Let's scaffold up an example project alongside our Docusaurus site:

mkdir trim-xml
cd trim-xml
npx typescript --init
yarn init
yarn add @types/node fast-xml-parser ts-node typescript

And in the package.json file add a start script:

{
"scripts": {
"start": "ts-node index.ts"
}
}

Finally, create an empty index.ts file.

Reading XML

Our Docusaurus sitemap is in the build folder of our Docusaurus site. Let's read it in and parse it into a JavaScript object:

import { XMLParser, XMLBuilder } from 'fast-xml-parser';
import fs from 'fs';
import path from 'path';

interface Sitemap {
urlset: {
url: { loc: string; changefreq: string; priority: number }[];
};
}

async function trimXML() {
const sitemapPath = path.resolve(
'..',
'blog-website',
'build',
'sitemap.xml',
);

console.log(`Loading ${sitemapPath}`);
const sitemapXml = await fs.promises.readFile(sitemapPath, 'utf8');

const parser = new XMLParser({
ignoreAttributes: false,
});
let sitemap: Sitemap = parser.parse(sitemapXml);

console.log(sitemap);
}

trimXML();

We're using the XMLParser class to parse the XML into a JavaScript object. We're also using the ignoreAttributes option to ensure that attributes are included in the parsed object. When we run this we get the following output:

Loading /home/john/code/github/blog.johnnyreilly.com/blog-website/build/sitemap.xml
{
'?xml': { '@_version': '1.0', '@_encoding': 'UTF-8' },
urlset: {
url: [
[Object], [Object], [Object], [Object], [Object], [Object],
[Object], [Object], [Object], [Object], [Object], [Object],
[Object], [Object], [Object], [Object], [Object], [Object],
[Object], [Object], [Object], [Object], [Object], [Object],
[Object], [Object], [Object], [Object], [Object], [Object],
[Object], [Object], [Object], [Object], [Object], [Object],
[Object], [Object], [Object], [Object], [Object], [Object],
[Object], [Object], [Object], [Object], [Object], [Object],
[Object], [Object], [Object], [Object], [Object], [Object],
[Object], [Object], [Object], [Object], [Object], [Object],
[Object], [Object], [Object], [Object], [Object], [Object],
[Object], [Object], [Object], [Object], [Object], [Object],
[Object], [Object], [Object], [Object], [Object], [Object],
[Object], [Object], [Object], [Object], [Object], [Object],
[Object], [Object], [Object], [Object], [Object], [Object],
[Object], [Object], [Object], [Object], [Object], [Object],
[Object], [Object], [Object], [Object],
... 1481 more items
],
'@_xmlns': 'http://www.sitemaps.org/schemas/sitemap/0.9',
'@_xmlns:news': 'http://www.google.com/schemas/sitemap-news/0.9',
'@_xmlns:xhtml': 'http://www.w3.org/1999/xhtml',
'@_xmlns:image': 'http://www.google.com/schemas/sitemap-image/1.1',
'@_xmlns:video': 'http://www.google.com/schemas/sitemap-video/1.1'
}
}

As we can see, the fast-xml-parser library has parsed the XML into a JavaScript object. We can see that the urlset element has an array of url elements. Each url element has a loc, changefreq and priority element. We can also see that the urlset element has a number of attributes. This matches the XML we saw earlier and the interface we defined.

Filtering and writing XML

Now that we have the XML parsed into a JavaScript object we can filter it just like we would any other JavaScript object. We have all the power of JavaScript at our fingertips!

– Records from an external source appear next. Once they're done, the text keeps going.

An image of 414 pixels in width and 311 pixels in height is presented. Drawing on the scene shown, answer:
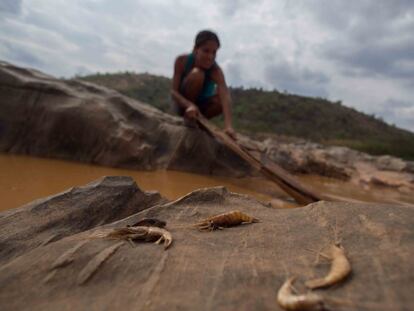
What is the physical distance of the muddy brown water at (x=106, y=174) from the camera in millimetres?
3038

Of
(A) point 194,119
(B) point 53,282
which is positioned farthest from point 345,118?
(B) point 53,282

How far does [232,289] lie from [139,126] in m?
4.48

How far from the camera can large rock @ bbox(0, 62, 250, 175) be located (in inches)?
189

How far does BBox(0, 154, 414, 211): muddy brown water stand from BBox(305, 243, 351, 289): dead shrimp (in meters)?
2.17

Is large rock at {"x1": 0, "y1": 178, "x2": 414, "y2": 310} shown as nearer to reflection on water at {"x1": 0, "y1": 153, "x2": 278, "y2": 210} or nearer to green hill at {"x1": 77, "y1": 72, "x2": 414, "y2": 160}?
reflection on water at {"x1": 0, "y1": 153, "x2": 278, "y2": 210}

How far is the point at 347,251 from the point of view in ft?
4.29

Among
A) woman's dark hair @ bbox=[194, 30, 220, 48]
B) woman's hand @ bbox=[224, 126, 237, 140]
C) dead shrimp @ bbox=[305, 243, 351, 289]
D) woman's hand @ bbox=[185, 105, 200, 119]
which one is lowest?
dead shrimp @ bbox=[305, 243, 351, 289]

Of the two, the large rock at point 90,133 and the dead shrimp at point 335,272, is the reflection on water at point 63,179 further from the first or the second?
the dead shrimp at point 335,272

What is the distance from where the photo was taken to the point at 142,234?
5.08ft

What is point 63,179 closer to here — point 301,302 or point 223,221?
point 223,221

As I mentioned earlier, I want to remove all the URLs that represent duplicate content. This includes "pagination" URLs. These are URLs that are used to navigate between pages of content. For example, the URL https://johnnyreilly.com/page/10 is a pagination URL. I want to remove these URLs from the sitemap. I also want to get rid of the "tags" URLs. These are URLs that are used to navigate between posts that have a particular tag. For example, the URL https://johnnyreilly.com/tags/ajax is a tag URL. I want to remove these URLs from the sitemap too.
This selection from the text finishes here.